“I’m not getting sore.”
“You are, and I can tell it.”
“No, I’m not. Don’t try to tell me how I feel. It just strikes me as amusing, that’s all. You’re the guy who doesn’t tell plumbers how to fix pipes.”
“That’s right.”
“But you look at a set of rough sketches and deliver the exalted opinion that — What the hell makes you think you’re a competent judge?”
“What makes you think I’m not?”
“How can anyone who doesn’t know architecture from a—’
“Larry—”
“You’re an egomaniac, Altar! You look at a set of rough sketches and tell me they stink. What do you think you’re doing, browsing through a light-love story in one of your slick-paper magazines? You’re looking at plans and perspectives! Do you know how to read a plan?”
“Yes, I do.”
“Where the hell did you learn to—”
“I once worked with a construction gang. Larry—”
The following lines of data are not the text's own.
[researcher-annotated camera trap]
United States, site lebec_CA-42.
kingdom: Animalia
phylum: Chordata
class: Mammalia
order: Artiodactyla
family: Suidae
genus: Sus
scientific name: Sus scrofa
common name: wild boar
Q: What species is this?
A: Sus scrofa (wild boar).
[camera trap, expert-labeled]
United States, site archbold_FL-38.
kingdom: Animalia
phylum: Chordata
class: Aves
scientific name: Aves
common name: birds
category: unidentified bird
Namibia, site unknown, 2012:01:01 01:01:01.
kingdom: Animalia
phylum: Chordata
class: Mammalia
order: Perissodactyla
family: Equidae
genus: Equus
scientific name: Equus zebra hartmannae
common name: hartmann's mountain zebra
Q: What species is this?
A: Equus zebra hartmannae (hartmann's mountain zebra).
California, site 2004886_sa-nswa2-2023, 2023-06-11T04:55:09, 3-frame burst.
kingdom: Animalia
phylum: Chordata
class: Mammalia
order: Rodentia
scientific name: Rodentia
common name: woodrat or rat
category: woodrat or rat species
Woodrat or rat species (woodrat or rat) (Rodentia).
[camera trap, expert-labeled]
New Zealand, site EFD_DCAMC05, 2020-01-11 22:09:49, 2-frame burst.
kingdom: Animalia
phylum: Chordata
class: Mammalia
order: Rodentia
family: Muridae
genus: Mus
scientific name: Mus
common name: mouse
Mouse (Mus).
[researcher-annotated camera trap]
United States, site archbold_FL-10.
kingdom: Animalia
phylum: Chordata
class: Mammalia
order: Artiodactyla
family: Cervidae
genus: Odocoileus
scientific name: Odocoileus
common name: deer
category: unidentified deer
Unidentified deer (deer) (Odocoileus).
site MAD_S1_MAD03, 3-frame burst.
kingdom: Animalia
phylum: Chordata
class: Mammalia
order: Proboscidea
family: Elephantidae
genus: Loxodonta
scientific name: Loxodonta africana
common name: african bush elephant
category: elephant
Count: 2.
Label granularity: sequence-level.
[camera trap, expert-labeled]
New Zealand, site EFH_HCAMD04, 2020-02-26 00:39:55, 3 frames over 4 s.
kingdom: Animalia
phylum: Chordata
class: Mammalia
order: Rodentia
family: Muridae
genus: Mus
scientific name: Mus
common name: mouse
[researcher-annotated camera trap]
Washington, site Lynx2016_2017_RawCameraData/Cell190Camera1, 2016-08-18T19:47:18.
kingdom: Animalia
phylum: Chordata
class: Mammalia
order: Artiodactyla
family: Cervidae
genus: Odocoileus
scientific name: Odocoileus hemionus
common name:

“You’re a pretty successful hero, aren’t you?” Larry said, his anger rising. “What else have you done? Climbed an active volcano? Wrestled aligat—”
“You’re not sore, huh?”
“I am sore, and the hell with you!”
“Sit down. We’ll start from scratch.”
“I’m going home. You can start from scratch. You can design your own damn house.”
“Sit down,” Altar said firmly. “For Christ’s sake, sit down and stop behaving like—”
“Don’t order me around, Altar!” Larry snapped. “I don’t give a damn if you’ve sold ten million copies of your books.”
“All right,” Altar said, grinning. “ Please sit down. All right?”
Larry sat. Altar studied him. “The schmaltz,” he said, “begins this way—”
“Go to hell.”
“Dear Mr. Cole. Whereas your rough sketches for the Altar residence show technical knowledge—”
“All right,” Larry said.
“Do you want—”
“I said all right.” He sighed heavily. “I just don’t like being jumped on, Altar.”
“Who does? Once you commit something to paper, you’re open to attack. Want me to tell you why I don’t like the sketches?”
“I’d appreciate it. That is, if your omnipotent, omniscient—”
“You’re getting sore again.”
“Okay, okay, tell me. I’m listening.”
“We’re still in business?”
“It depends on what you have to say.”
“One: I don’t think you gave my house any more thought than you’d give a garbage-disposal unit.”
“I gave your house all my time for—”
“All your time, but none of your real thought, Larry. These sketches are routine, hack. I know what you can do. I’ve seen it.”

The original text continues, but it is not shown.